## Отрывок
-----
Насчет хиппи и яппи промолчу: пусть это комментируют знатоки и приверженцы. А нам в родных бы соснах не заблудиться.

Итак, 60-е. “Жажда свободы”. Которой нет. Как и вообще ничего нет. Есть “иностранцы”, промелькнувшие во время “фестиваля” и исчезнувшие. Ярчайшее впечатление детства — шепотки взрослых про арест Синявского и Даниэля. Люди осуществили свободу слова, но хитро и скрыто, под псевдонимами. За что взрослые их тайно же и порицают. Реальность таким образом предстает как тайная, скрытая, лукавая, воровская, фарисейская.

“Ровно с этого момента стала злобно относиться к советской власти”.

70-е. “Интеллектуализм”. Главный интеллектуальный жанр — анекдоты про Брежнева. “Идиотские доклады с сиськами-масиськами” — в школе эту галиматью заставляют учить как молитву. А кругом что? Пустые мостовые. Пустые магазины. Ничего нет. Дураки — все.

“Советские люди эволюционируют в папуасов”.

Никакого контакта с Системой! И сколь резок контраст с предыдущими поколениями! Мальчикам Державы в Систему вписываться не пришлось — они за Систему погибли. Вписываться пришлось нам, спасенышам Войны; последние идеалисты, мы составили обе рати: либеральную и патриотическую — в трагикомедии Перестройки. Наши меньшие братья, послевоенные сироты, от Системы не укрылись, вернее, укрылись в ее “подвальных” этажах”: в котельных и бойлерных; одно время они называли себя “поколением сторожей и дворников”; позднее Вл.Бондаренко придумал им другой бренд: “сорокалетние”.

Их меньшим братьям (и сестрам) было по 25—30, и они вообще отдернули руки от всего, что пахло официозом: по первым строкам они знали, что там “какая-то подляна”. Это уже язык 80-х.

80-е. Интеллектуалы подымаются в атаку: “Прорвемся!” Блеск глаз. Сумки Vuitton, духи Dior, рубашки Lacosta. Брызги шампанского. Все, чего “нет”, теперь есть! Иногда все еще под советскими псевдонимами, а иногда под своими брендами. Особенно интересно, когда бренды вживляются прямо в эту ополоумевшую систему.

“И Соловьев с Бердяевым в университете преподают, и Кандинский с Филоновым в Академии художеств молодежь учат, и Мейерхольд спектакли ставит, и Ахматова стихи читает в Политехническом”.

Это — из повести “Исповедь шпиона”, написанной во второй половине 80-х и впервые опубликованной теперь, в книге прозы и публицистики Татьяны Щербины уже в качестве документа времени.

Тут самое время сказать об особенностях письма. Тупая абракадабра реальности вывернута в хитроумную абракадабру изложения, и сам процесс шифровки — кайф. Лукавое сознание тайно встроено в бессознательность окружающего идиотизма. “Я”, засланное в “мы” — хитроумный датчик во враждебном мире. “Исповедь шпиона” — самоопределение писательницы.

По степени одаренности она, начинавшая со стихов, могла бы стать звездой на поэтическом небосклоне 80-х. И, конечно, стала бы, — если бы не обессмыслилось само понятие небосклона. Но в поэзии тогда все перепуталось (как и в литературе вообще). А главное, наступили счастливые, пьянящие 90-е…

90-е. Цивилизованный мир, Запад, Европа — принимают нас, наконец, в свои объятья. Нет больше границ, стен, запоров!
-----
## Собранный материал

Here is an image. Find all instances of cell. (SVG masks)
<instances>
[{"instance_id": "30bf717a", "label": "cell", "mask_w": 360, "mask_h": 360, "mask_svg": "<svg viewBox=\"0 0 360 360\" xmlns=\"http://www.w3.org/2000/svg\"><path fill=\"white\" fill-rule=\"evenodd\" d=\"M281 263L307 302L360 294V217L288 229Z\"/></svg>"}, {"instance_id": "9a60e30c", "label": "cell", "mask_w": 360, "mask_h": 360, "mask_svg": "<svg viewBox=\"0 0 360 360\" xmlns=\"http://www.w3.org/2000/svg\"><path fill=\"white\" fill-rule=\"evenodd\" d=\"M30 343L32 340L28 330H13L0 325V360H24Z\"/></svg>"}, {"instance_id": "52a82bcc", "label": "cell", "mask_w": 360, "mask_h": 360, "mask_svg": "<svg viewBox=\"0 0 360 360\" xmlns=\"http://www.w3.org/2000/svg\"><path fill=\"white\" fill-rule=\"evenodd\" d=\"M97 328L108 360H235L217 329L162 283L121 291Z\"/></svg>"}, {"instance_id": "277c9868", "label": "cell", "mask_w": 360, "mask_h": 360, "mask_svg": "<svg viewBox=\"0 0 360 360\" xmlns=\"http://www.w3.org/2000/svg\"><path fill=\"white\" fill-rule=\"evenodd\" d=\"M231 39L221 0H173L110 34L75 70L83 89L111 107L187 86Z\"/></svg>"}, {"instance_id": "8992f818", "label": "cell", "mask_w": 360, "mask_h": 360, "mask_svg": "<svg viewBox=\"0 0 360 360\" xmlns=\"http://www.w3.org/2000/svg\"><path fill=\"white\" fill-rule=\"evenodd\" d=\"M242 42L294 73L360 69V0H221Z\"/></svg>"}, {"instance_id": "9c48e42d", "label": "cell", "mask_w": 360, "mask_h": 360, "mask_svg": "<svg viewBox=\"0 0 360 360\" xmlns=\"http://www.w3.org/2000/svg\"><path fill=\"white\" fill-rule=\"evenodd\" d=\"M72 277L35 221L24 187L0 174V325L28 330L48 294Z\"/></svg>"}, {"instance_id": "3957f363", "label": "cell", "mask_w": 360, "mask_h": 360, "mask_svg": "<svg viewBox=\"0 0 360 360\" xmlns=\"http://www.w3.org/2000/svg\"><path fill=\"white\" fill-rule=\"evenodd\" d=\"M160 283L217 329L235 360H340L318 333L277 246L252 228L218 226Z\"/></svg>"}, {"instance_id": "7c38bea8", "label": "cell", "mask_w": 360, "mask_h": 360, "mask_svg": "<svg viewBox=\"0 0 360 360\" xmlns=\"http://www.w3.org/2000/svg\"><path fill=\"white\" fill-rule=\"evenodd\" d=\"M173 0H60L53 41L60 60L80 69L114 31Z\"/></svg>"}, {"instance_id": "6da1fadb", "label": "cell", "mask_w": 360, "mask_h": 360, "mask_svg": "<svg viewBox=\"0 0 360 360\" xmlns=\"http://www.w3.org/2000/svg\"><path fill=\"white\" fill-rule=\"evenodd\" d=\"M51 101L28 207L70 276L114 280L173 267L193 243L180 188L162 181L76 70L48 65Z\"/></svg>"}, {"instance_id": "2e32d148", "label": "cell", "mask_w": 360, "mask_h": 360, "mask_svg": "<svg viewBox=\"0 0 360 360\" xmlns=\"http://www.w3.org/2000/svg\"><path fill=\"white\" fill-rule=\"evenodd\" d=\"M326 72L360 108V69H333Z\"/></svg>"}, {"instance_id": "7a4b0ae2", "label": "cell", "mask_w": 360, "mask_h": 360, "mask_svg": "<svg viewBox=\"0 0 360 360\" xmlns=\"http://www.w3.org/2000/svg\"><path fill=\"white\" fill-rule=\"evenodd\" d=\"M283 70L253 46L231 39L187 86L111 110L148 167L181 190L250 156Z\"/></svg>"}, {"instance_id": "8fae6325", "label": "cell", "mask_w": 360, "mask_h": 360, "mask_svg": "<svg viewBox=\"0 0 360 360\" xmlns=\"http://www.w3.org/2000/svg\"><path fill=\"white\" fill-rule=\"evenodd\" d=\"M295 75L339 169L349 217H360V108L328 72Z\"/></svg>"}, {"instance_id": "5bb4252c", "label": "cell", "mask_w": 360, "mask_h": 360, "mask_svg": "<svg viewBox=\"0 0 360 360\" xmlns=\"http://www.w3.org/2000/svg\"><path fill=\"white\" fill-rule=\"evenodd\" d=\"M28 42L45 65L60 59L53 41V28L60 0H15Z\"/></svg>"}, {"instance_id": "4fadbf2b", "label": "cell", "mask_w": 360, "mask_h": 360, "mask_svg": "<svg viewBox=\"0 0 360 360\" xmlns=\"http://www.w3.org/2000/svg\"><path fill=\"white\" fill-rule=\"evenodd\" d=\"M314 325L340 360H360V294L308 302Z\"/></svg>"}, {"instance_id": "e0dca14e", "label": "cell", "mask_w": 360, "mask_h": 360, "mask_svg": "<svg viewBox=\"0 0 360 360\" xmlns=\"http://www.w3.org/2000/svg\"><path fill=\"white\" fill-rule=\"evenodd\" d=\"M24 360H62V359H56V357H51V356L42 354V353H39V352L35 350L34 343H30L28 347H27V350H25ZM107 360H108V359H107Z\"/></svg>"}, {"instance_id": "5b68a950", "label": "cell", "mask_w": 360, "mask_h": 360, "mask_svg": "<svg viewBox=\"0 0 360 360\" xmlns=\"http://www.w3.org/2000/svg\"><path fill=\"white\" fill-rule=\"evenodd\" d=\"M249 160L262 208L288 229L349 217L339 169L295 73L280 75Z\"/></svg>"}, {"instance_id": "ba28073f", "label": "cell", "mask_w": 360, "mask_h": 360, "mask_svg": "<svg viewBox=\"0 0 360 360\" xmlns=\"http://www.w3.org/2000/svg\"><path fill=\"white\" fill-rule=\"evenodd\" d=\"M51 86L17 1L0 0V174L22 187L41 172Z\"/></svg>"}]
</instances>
-----
## Задание
Отредактируйте отрывок: перепишите его часть, начиная со слов «Тут самое время» и заканчивая словами «границ, стен, запоров!», поставив «Америка» вместо «Европа».

## Решение задания
Тут самое время сказать об особенностях письма. Тупая абракадабра реальности вывернута в хитроумную абракадабру изложения, и сам процесс шифровки — кайф. Лукавое сознание тайно встроено в бессознательность окружающего идиотизма. “Я”, засланное в “мы” — хитроумный датчик во враждебном мире. “Исповедь шпиона” — самоопределение писательницы.

По степени одаренности она, начинавшая со стихов, могла бы стать звездой на поэтическом небосклоне 80-х. И, конечно, стала бы, — если бы не обессмыслилось само понятие небосклона. Но в поэзии тогда все перепуталось (как и в литературе вообще). А главное, наступили счастливые, пьянящие 90-е…

90-е. Цивилизованный мир, Запад, Америка — принимают нас, наконец, в свои объятья. Нет больше границ, стен, запоров!